As far as file compatability, from what I see it plays everything, including .vob files, so that's a moot point.
He couldn't get the unit while I was down there because Best Buy was completely sold out. He tried later and they were sold out again so he ended up ordering it online and just got it the other day. So right now I haven't seen it in person.
I did give him a 320GB My Book knowing he was going to get this baby soon and this way he'd have a drive to play around with. While I was down there I reformatted the My Book to NTFS. This way he would have no 4GB file size limitation and no compression at all no matter how slight.
I then loaded it up with all four seasons of The Man from U.N.C.L.E, 48 DVDs worth of TV series right there! Then we did all the U.N.C.L.E movies, which was another 8 DVDs, and then the entire series of The Girl from U.N.C.L.E. ... another 15 DVDs. Again nothing was compressed one bit. This pretty much filled the 320GB drive, but him and I were geeking out that something the size of a Stephen King novel had around 72 DVDs worth of UNCLE on it! (The shelf space for the TVseries DVDS alone takes up around a foot!)
Until he got the Media player, he had the drive hooked to his computer and 22" HDTV/monitor in his bedroom. He got the player yesterday, plugged it in, hooked it to his receiver and 60" SXRD and plugged the drive in. He said it took quite awhile for the Media Player to sort through everything on the drive, around 20 minutes I think he said. After that, he was clicking away with the remote and watching everything on his big set!
I asked him if there was any video quality issues, or audio sync issues and he said none at all. So the method I outlined to use the PS3 as a media server also works like a champ for the WD Media player.
He wasn't too impressed with the remote or the menu sytem, and as of now he hasn't played around with thumbnail images or anything like that. Overall though he is extremely happy right now and I have have him hooked on the idea of archiving things to external drives like I'm doing!
I've heard comments about the WD's short comings, and on other forum have seen people trash it because it doesn't have a network connection, but guys come on... this baby is just a bit over $100, (I think he paid $129) and it's bound to come down in price some too. It seems to upconvert okay, but that's a hard one to really tell because the SXRD also upconverts. For $100 you couldn't build anything that does what this thing does that's for sure.
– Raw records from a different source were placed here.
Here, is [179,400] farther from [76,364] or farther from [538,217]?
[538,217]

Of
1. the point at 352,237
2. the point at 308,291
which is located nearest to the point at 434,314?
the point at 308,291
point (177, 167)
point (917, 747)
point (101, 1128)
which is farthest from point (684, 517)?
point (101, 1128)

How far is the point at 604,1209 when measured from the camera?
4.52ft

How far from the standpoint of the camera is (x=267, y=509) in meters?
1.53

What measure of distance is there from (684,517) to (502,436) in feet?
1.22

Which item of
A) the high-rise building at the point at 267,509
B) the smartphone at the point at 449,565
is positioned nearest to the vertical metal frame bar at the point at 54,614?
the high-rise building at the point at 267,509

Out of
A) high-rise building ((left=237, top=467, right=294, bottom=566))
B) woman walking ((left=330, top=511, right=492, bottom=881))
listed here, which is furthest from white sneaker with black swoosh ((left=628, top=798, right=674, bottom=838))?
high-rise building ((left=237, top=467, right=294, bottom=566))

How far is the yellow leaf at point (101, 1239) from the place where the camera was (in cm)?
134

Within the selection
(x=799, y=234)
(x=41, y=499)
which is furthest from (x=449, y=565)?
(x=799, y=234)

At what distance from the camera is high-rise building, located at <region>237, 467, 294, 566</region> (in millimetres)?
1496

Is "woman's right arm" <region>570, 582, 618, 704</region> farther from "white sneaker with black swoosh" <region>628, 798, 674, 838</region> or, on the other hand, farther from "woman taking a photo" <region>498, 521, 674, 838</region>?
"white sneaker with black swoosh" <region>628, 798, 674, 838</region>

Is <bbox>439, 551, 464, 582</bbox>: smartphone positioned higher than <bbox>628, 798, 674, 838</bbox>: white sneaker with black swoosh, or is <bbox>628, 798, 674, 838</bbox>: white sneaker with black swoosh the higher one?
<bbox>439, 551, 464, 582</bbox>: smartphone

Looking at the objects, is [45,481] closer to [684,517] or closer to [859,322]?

Sure it doesn't have networking, but not everyone wants or needs that. If you do, then yeah sure spend the extra on a Popcorn Hour. If you don't have a Bluray player yet and want one as well as this functionality... then take a good look at the PS3. It now even decodes True HD onboard as well as supports play lists and streaming video over a network.
For the money, this is one slick little device, and the menu system as well as other things could be improved and added with future firmware updates. Don't sell it short!